The International Federation of the Phonographic Industry (IFPI) reported that streaming accounted for 69.6 percent of all recorded music revenues worldwide in 2025, underscoring the structural importance of subscription growth to artist livelihoods.
“Nigeria is a superpower from a cultural perspective,” Muhutu-Remy said, arguing the country had the conditions to become a commercial superpower as well. She pushed back on the notion that lower subscription prices in Nigeria diminish the value of Nigerian fans, noting that local listeners create the cultural foundation that drives diaspora consumption at far higher price points across North America and Europe.
About 58 percent of Spotify royalties earned by Nigerian artists in 2025 went to independent artists and labels, reflecting how streaming is reshaping music economics beyond traditional record label structures.
South African artists earned $30.69 million on Spotify in 2025, with nearly 74 percent of that revenue coming from listeners outside the country, demonstrating the export potential that Spotify’s volume growth model is designed to replicate across the continent.

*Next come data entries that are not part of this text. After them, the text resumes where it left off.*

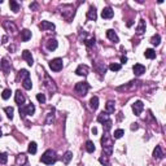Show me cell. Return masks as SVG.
Returning a JSON list of instances; mask_svg holds the SVG:
<instances>
[{
	"instance_id": "obj_4",
	"label": "cell",
	"mask_w": 166,
	"mask_h": 166,
	"mask_svg": "<svg viewBox=\"0 0 166 166\" xmlns=\"http://www.w3.org/2000/svg\"><path fill=\"white\" fill-rule=\"evenodd\" d=\"M34 112H35L34 104H27V105H22V107H20V114H21V117L31 115V114H34Z\"/></svg>"
},
{
	"instance_id": "obj_45",
	"label": "cell",
	"mask_w": 166,
	"mask_h": 166,
	"mask_svg": "<svg viewBox=\"0 0 166 166\" xmlns=\"http://www.w3.org/2000/svg\"><path fill=\"white\" fill-rule=\"evenodd\" d=\"M37 7H38V4H37V3L30 4V8H31V9H37Z\"/></svg>"
},
{
	"instance_id": "obj_24",
	"label": "cell",
	"mask_w": 166,
	"mask_h": 166,
	"mask_svg": "<svg viewBox=\"0 0 166 166\" xmlns=\"http://www.w3.org/2000/svg\"><path fill=\"white\" fill-rule=\"evenodd\" d=\"M0 68H3V70L5 71V74H8L9 69H11V65H9L8 60H7V59H3V60H1V64H0Z\"/></svg>"
},
{
	"instance_id": "obj_21",
	"label": "cell",
	"mask_w": 166,
	"mask_h": 166,
	"mask_svg": "<svg viewBox=\"0 0 166 166\" xmlns=\"http://www.w3.org/2000/svg\"><path fill=\"white\" fill-rule=\"evenodd\" d=\"M30 38H31V31L30 30L25 29V30L21 31V39H22V42H27Z\"/></svg>"
},
{
	"instance_id": "obj_9",
	"label": "cell",
	"mask_w": 166,
	"mask_h": 166,
	"mask_svg": "<svg viewBox=\"0 0 166 166\" xmlns=\"http://www.w3.org/2000/svg\"><path fill=\"white\" fill-rule=\"evenodd\" d=\"M26 162H27V156H26L25 153H20V155H17V157H16V163H17L18 166L26 165Z\"/></svg>"
},
{
	"instance_id": "obj_20",
	"label": "cell",
	"mask_w": 166,
	"mask_h": 166,
	"mask_svg": "<svg viewBox=\"0 0 166 166\" xmlns=\"http://www.w3.org/2000/svg\"><path fill=\"white\" fill-rule=\"evenodd\" d=\"M53 83H55V82L52 81L49 77L45 75V87H48V90H49V91H55V90H56V87H55Z\"/></svg>"
},
{
	"instance_id": "obj_27",
	"label": "cell",
	"mask_w": 166,
	"mask_h": 166,
	"mask_svg": "<svg viewBox=\"0 0 166 166\" xmlns=\"http://www.w3.org/2000/svg\"><path fill=\"white\" fill-rule=\"evenodd\" d=\"M29 153H31V155H35L38 151V147H37V143L35 141H31L30 144H29V148H27Z\"/></svg>"
},
{
	"instance_id": "obj_13",
	"label": "cell",
	"mask_w": 166,
	"mask_h": 166,
	"mask_svg": "<svg viewBox=\"0 0 166 166\" xmlns=\"http://www.w3.org/2000/svg\"><path fill=\"white\" fill-rule=\"evenodd\" d=\"M45 45H47V48L49 51H55L57 48V45H59V43H57L56 39H48L47 43H45Z\"/></svg>"
},
{
	"instance_id": "obj_44",
	"label": "cell",
	"mask_w": 166,
	"mask_h": 166,
	"mask_svg": "<svg viewBox=\"0 0 166 166\" xmlns=\"http://www.w3.org/2000/svg\"><path fill=\"white\" fill-rule=\"evenodd\" d=\"M138 123H132L131 125V130H132V131H134V130H138Z\"/></svg>"
},
{
	"instance_id": "obj_5",
	"label": "cell",
	"mask_w": 166,
	"mask_h": 166,
	"mask_svg": "<svg viewBox=\"0 0 166 166\" xmlns=\"http://www.w3.org/2000/svg\"><path fill=\"white\" fill-rule=\"evenodd\" d=\"M62 66H64V64H62L61 59H53L49 61V68L53 71H60L62 69Z\"/></svg>"
},
{
	"instance_id": "obj_48",
	"label": "cell",
	"mask_w": 166,
	"mask_h": 166,
	"mask_svg": "<svg viewBox=\"0 0 166 166\" xmlns=\"http://www.w3.org/2000/svg\"><path fill=\"white\" fill-rule=\"evenodd\" d=\"M1 135H3V134H1V131H0V136H1Z\"/></svg>"
},
{
	"instance_id": "obj_26",
	"label": "cell",
	"mask_w": 166,
	"mask_h": 166,
	"mask_svg": "<svg viewBox=\"0 0 166 166\" xmlns=\"http://www.w3.org/2000/svg\"><path fill=\"white\" fill-rule=\"evenodd\" d=\"M144 56L147 57V59H155L156 57V51L155 49H152V48H148V49H147L145 52H144Z\"/></svg>"
},
{
	"instance_id": "obj_28",
	"label": "cell",
	"mask_w": 166,
	"mask_h": 166,
	"mask_svg": "<svg viewBox=\"0 0 166 166\" xmlns=\"http://www.w3.org/2000/svg\"><path fill=\"white\" fill-rule=\"evenodd\" d=\"M9 7H11V9L14 13H17V12L20 11V4H18L17 1H14V0H11V1H9Z\"/></svg>"
},
{
	"instance_id": "obj_42",
	"label": "cell",
	"mask_w": 166,
	"mask_h": 166,
	"mask_svg": "<svg viewBox=\"0 0 166 166\" xmlns=\"http://www.w3.org/2000/svg\"><path fill=\"white\" fill-rule=\"evenodd\" d=\"M99 161H100V162H101L103 165H105V166H109V162H108V160H107V158H104V157H100V160H99Z\"/></svg>"
},
{
	"instance_id": "obj_19",
	"label": "cell",
	"mask_w": 166,
	"mask_h": 166,
	"mask_svg": "<svg viewBox=\"0 0 166 166\" xmlns=\"http://www.w3.org/2000/svg\"><path fill=\"white\" fill-rule=\"evenodd\" d=\"M4 29L7 31H9V33H14L16 31V25L13 22H11V21H5L4 22Z\"/></svg>"
},
{
	"instance_id": "obj_25",
	"label": "cell",
	"mask_w": 166,
	"mask_h": 166,
	"mask_svg": "<svg viewBox=\"0 0 166 166\" xmlns=\"http://www.w3.org/2000/svg\"><path fill=\"white\" fill-rule=\"evenodd\" d=\"M114 103L113 101H108L107 103V107H105V113H108V114H110V113H114Z\"/></svg>"
},
{
	"instance_id": "obj_22",
	"label": "cell",
	"mask_w": 166,
	"mask_h": 166,
	"mask_svg": "<svg viewBox=\"0 0 166 166\" xmlns=\"http://www.w3.org/2000/svg\"><path fill=\"white\" fill-rule=\"evenodd\" d=\"M97 121L100 122V123H105L107 121H109V114H108V113H105V112L100 113V114L97 115Z\"/></svg>"
},
{
	"instance_id": "obj_8",
	"label": "cell",
	"mask_w": 166,
	"mask_h": 166,
	"mask_svg": "<svg viewBox=\"0 0 166 166\" xmlns=\"http://www.w3.org/2000/svg\"><path fill=\"white\" fill-rule=\"evenodd\" d=\"M22 59L25 60L26 62H27L29 65H33L34 64V59H33V56H31V52L30 51H27V49H25V51L22 52Z\"/></svg>"
},
{
	"instance_id": "obj_40",
	"label": "cell",
	"mask_w": 166,
	"mask_h": 166,
	"mask_svg": "<svg viewBox=\"0 0 166 166\" xmlns=\"http://www.w3.org/2000/svg\"><path fill=\"white\" fill-rule=\"evenodd\" d=\"M37 100L39 103H42V104H44V103H45V96H44V93H38V95H37Z\"/></svg>"
},
{
	"instance_id": "obj_1",
	"label": "cell",
	"mask_w": 166,
	"mask_h": 166,
	"mask_svg": "<svg viewBox=\"0 0 166 166\" xmlns=\"http://www.w3.org/2000/svg\"><path fill=\"white\" fill-rule=\"evenodd\" d=\"M101 144H103V152H104V155L107 156V157L112 155V151H113V140H112V138L109 136V134H108V132H105V135L103 136Z\"/></svg>"
},
{
	"instance_id": "obj_14",
	"label": "cell",
	"mask_w": 166,
	"mask_h": 166,
	"mask_svg": "<svg viewBox=\"0 0 166 166\" xmlns=\"http://www.w3.org/2000/svg\"><path fill=\"white\" fill-rule=\"evenodd\" d=\"M87 18L91 21H95L96 18H97V13H96L95 7H90V9H88V12H87Z\"/></svg>"
},
{
	"instance_id": "obj_17",
	"label": "cell",
	"mask_w": 166,
	"mask_h": 166,
	"mask_svg": "<svg viewBox=\"0 0 166 166\" xmlns=\"http://www.w3.org/2000/svg\"><path fill=\"white\" fill-rule=\"evenodd\" d=\"M145 27H147V25H145V21L144 20H140L139 21V25H138V27H136V33H138L139 35H141L145 31Z\"/></svg>"
},
{
	"instance_id": "obj_23",
	"label": "cell",
	"mask_w": 166,
	"mask_h": 166,
	"mask_svg": "<svg viewBox=\"0 0 166 166\" xmlns=\"http://www.w3.org/2000/svg\"><path fill=\"white\" fill-rule=\"evenodd\" d=\"M90 107H91V109H93V110L97 109V107H99V97H97V96H93V97H91V100H90Z\"/></svg>"
},
{
	"instance_id": "obj_2",
	"label": "cell",
	"mask_w": 166,
	"mask_h": 166,
	"mask_svg": "<svg viewBox=\"0 0 166 166\" xmlns=\"http://www.w3.org/2000/svg\"><path fill=\"white\" fill-rule=\"evenodd\" d=\"M56 160H57L56 152L52 151V149L45 151V152L42 155V157H40V161H42L43 163H45V165H52V163L56 162Z\"/></svg>"
},
{
	"instance_id": "obj_10",
	"label": "cell",
	"mask_w": 166,
	"mask_h": 166,
	"mask_svg": "<svg viewBox=\"0 0 166 166\" xmlns=\"http://www.w3.org/2000/svg\"><path fill=\"white\" fill-rule=\"evenodd\" d=\"M113 16H114V11H113L112 8L107 7V8L103 9V12H101V17L103 18H107V20H109V18H112Z\"/></svg>"
},
{
	"instance_id": "obj_41",
	"label": "cell",
	"mask_w": 166,
	"mask_h": 166,
	"mask_svg": "<svg viewBox=\"0 0 166 166\" xmlns=\"http://www.w3.org/2000/svg\"><path fill=\"white\" fill-rule=\"evenodd\" d=\"M51 121H53V113H49V114H48V118H47V121H45V123L51 125Z\"/></svg>"
},
{
	"instance_id": "obj_32",
	"label": "cell",
	"mask_w": 166,
	"mask_h": 166,
	"mask_svg": "<svg viewBox=\"0 0 166 166\" xmlns=\"http://www.w3.org/2000/svg\"><path fill=\"white\" fill-rule=\"evenodd\" d=\"M86 149H87L88 153H93V152H95V145H93V143L91 140H88L87 143H86Z\"/></svg>"
},
{
	"instance_id": "obj_35",
	"label": "cell",
	"mask_w": 166,
	"mask_h": 166,
	"mask_svg": "<svg viewBox=\"0 0 166 166\" xmlns=\"http://www.w3.org/2000/svg\"><path fill=\"white\" fill-rule=\"evenodd\" d=\"M11 95H12V91L9 90V88H5V90L3 91V93H1V97H3L4 100H8V99L11 97Z\"/></svg>"
},
{
	"instance_id": "obj_11",
	"label": "cell",
	"mask_w": 166,
	"mask_h": 166,
	"mask_svg": "<svg viewBox=\"0 0 166 166\" xmlns=\"http://www.w3.org/2000/svg\"><path fill=\"white\" fill-rule=\"evenodd\" d=\"M75 73L78 75H82V77H86L88 74V66L87 65H79L78 68H77Z\"/></svg>"
},
{
	"instance_id": "obj_16",
	"label": "cell",
	"mask_w": 166,
	"mask_h": 166,
	"mask_svg": "<svg viewBox=\"0 0 166 166\" xmlns=\"http://www.w3.org/2000/svg\"><path fill=\"white\" fill-rule=\"evenodd\" d=\"M23 103H25V96H23V93L18 90L17 92H16V104H18L20 107H22Z\"/></svg>"
},
{
	"instance_id": "obj_39",
	"label": "cell",
	"mask_w": 166,
	"mask_h": 166,
	"mask_svg": "<svg viewBox=\"0 0 166 166\" xmlns=\"http://www.w3.org/2000/svg\"><path fill=\"white\" fill-rule=\"evenodd\" d=\"M7 161H8V156H7V153H0V163H7Z\"/></svg>"
},
{
	"instance_id": "obj_36",
	"label": "cell",
	"mask_w": 166,
	"mask_h": 166,
	"mask_svg": "<svg viewBox=\"0 0 166 166\" xmlns=\"http://www.w3.org/2000/svg\"><path fill=\"white\" fill-rule=\"evenodd\" d=\"M160 42H161L160 35H155V37H152V39H151V43H152L153 45H158Z\"/></svg>"
},
{
	"instance_id": "obj_29",
	"label": "cell",
	"mask_w": 166,
	"mask_h": 166,
	"mask_svg": "<svg viewBox=\"0 0 166 166\" xmlns=\"http://www.w3.org/2000/svg\"><path fill=\"white\" fill-rule=\"evenodd\" d=\"M71 158H73V153L69 152V151H68V152H65V155L62 156V161H64V163H66V165L70 162Z\"/></svg>"
},
{
	"instance_id": "obj_30",
	"label": "cell",
	"mask_w": 166,
	"mask_h": 166,
	"mask_svg": "<svg viewBox=\"0 0 166 166\" xmlns=\"http://www.w3.org/2000/svg\"><path fill=\"white\" fill-rule=\"evenodd\" d=\"M22 86L25 90H31V87H33V83H31V79L30 78H26L22 81Z\"/></svg>"
},
{
	"instance_id": "obj_12",
	"label": "cell",
	"mask_w": 166,
	"mask_h": 166,
	"mask_svg": "<svg viewBox=\"0 0 166 166\" xmlns=\"http://www.w3.org/2000/svg\"><path fill=\"white\" fill-rule=\"evenodd\" d=\"M39 29L43 31L45 30H55V25L52 22H48V21H42V23L39 25Z\"/></svg>"
},
{
	"instance_id": "obj_34",
	"label": "cell",
	"mask_w": 166,
	"mask_h": 166,
	"mask_svg": "<svg viewBox=\"0 0 166 166\" xmlns=\"http://www.w3.org/2000/svg\"><path fill=\"white\" fill-rule=\"evenodd\" d=\"M4 112L7 113V115H8L9 118H13V113H14V109L12 107H7V108H4Z\"/></svg>"
},
{
	"instance_id": "obj_43",
	"label": "cell",
	"mask_w": 166,
	"mask_h": 166,
	"mask_svg": "<svg viewBox=\"0 0 166 166\" xmlns=\"http://www.w3.org/2000/svg\"><path fill=\"white\" fill-rule=\"evenodd\" d=\"M86 44H87L88 47L93 45V44H95V39H88V40H86Z\"/></svg>"
},
{
	"instance_id": "obj_15",
	"label": "cell",
	"mask_w": 166,
	"mask_h": 166,
	"mask_svg": "<svg viewBox=\"0 0 166 166\" xmlns=\"http://www.w3.org/2000/svg\"><path fill=\"white\" fill-rule=\"evenodd\" d=\"M107 37H108V39H110L113 43H118L119 42V39H118V37H117V34H115L114 30H108L107 31Z\"/></svg>"
},
{
	"instance_id": "obj_6",
	"label": "cell",
	"mask_w": 166,
	"mask_h": 166,
	"mask_svg": "<svg viewBox=\"0 0 166 166\" xmlns=\"http://www.w3.org/2000/svg\"><path fill=\"white\" fill-rule=\"evenodd\" d=\"M143 109H144V104L140 100H138V101H135L132 104V112H134L135 115H140L141 112H143Z\"/></svg>"
},
{
	"instance_id": "obj_38",
	"label": "cell",
	"mask_w": 166,
	"mask_h": 166,
	"mask_svg": "<svg viewBox=\"0 0 166 166\" xmlns=\"http://www.w3.org/2000/svg\"><path fill=\"white\" fill-rule=\"evenodd\" d=\"M103 127H104L105 132H108L110 129H112V121H110V119H109V121H107V122H105V123H103Z\"/></svg>"
},
{
	"instance_id": "obj_18",
	"label": "cell",
	"mask_w": 166,
	"mask_h": 166,
	"mask_svg": "<svg viewBox=\"0 0 166 166\" xmlns=\"http://www.w3.org/2000/svg\"><path fill=\"white\" fill-rule=\"evenodd\" d=\"M153 157L157 158V160H161V158L163 157V152H162V149H161L160 145H157L155 148V151H153Z\"/></svg>"
},
{
	"instance_id": "obj_3",
	"label": "cell",
	"mask_w": 166,
	"mask_h": 166,
	"mask_svg": "<svg viewBox=\"0 0 166 166\" xmlns=\"http://www.w3.org/2000/svg\"><path fill=\"white\" fill-rule=\"evenodd\" d=\"M88 88H90V86L87 82H78L74 90H75V93H78L79 96H85L88 92Z\"/></svg>"
},
{
	"instance_id": "obj_47",
	"label": "cell",
	"mask_w": 166,
	"mask_h": 166,
	"mask_svg": "<svg viewBox=\"0 0 166 166\" xmlns=\"http://www.w3.org/2000/svg\"><path fill=\"white\" fill-rule=\"evenodd\" d=\"M92 134H97V129L96 127H92Z\"/></svg>"
},
{
	"instance_id": "obj_33",
	"label": "cell",
	"mask_w": 166,
	"mask_h": 166,
	"mask_svg": "<svg viewBox=\"0 0 166 166\" xmlns=\"http://www.w3.org/2000/svg\"><path fill=\"white\" fill-rule=\"evenodd\" d=\"M123 134H125L123 130L118 129V130H115V131H114V134H113V138H114V139H121L122 136H123Z\"/></svg>"
},
{
	"instance_id": "obj_7",
	"label": "cell",
	"mask_w": 166,
	"mask_h": 166,
	"mask_svg": "<svg viewBox=\"0 0 166 166\" xmlns=\"http://www.w3.org/2000/svg\"><path fill=\"white\" fill-rule=\"evenodd\" d=\"M132 70H134V74L135 75H141V74L145 73V66L141 64H135L134 65V68H132Z\"/></svg>"
},
{
	"instance_id": "obj_37",
	"label": "cell",
	"mask_w": 166,
	"mask_h": 166,
	"mask_svg": "<svg viewBox=\"0 0 166 166\" xmlns=\"http://www.w3.org/2000/svg\"><path fill=\"white\" fill-rule=\"evenodd\" d=\"M109 69L112 71H118V70H121V65H119V64H110Z\"/></svg>"
},
{
	"instance_id": "obj_31",
	"label": "cell",
	"mask_w": 166,
	"mask_h": 166,
	"mask_svg": "<svg viewBox=\"0 0 166 166\" xmlns=\"http://www.w3.org/2000/svg\"><path fill=\"white\" fill-rule=\"evenodd\" d=\"M18 78H21V79L30 78V74H29V71L26 70V69H21V70L18 71Z\"/></svg>"
},
{
	"instance_id": "obj_46",
	"label": "cell",
	"mask_w": 166,
	"mask_h": 166,
	"mask_svg": "<svg viewBox=\"0 0 166 166\" xmlns=\"http://www.w3.org/2000/svg\"><path fill=\"white\" fill-rule=\"evenodd\" d=\"M126 61H127V57H126V56H122V57H121V62H122V64H125Z\"/></svg>"
}]
</instances>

Local streams of Nigerian female artists increased by 55 percent year-on-year, while streams of Nigerian independent artists grew by 75 percent over the same period, pointing to a broadening and diversifying creator base feeding the streaming economy.
For Ghana, which sits in the middle of Africa’s streaming price spectrum at $2.07 per month, Spotify’s volume growth strategy carries direct relevance. As the platform deepens telecom partnerships and broadens payment access across the region, the same conditions driving Nigeria’s streaming explosion are gradually taking shape in the Ghanaian market.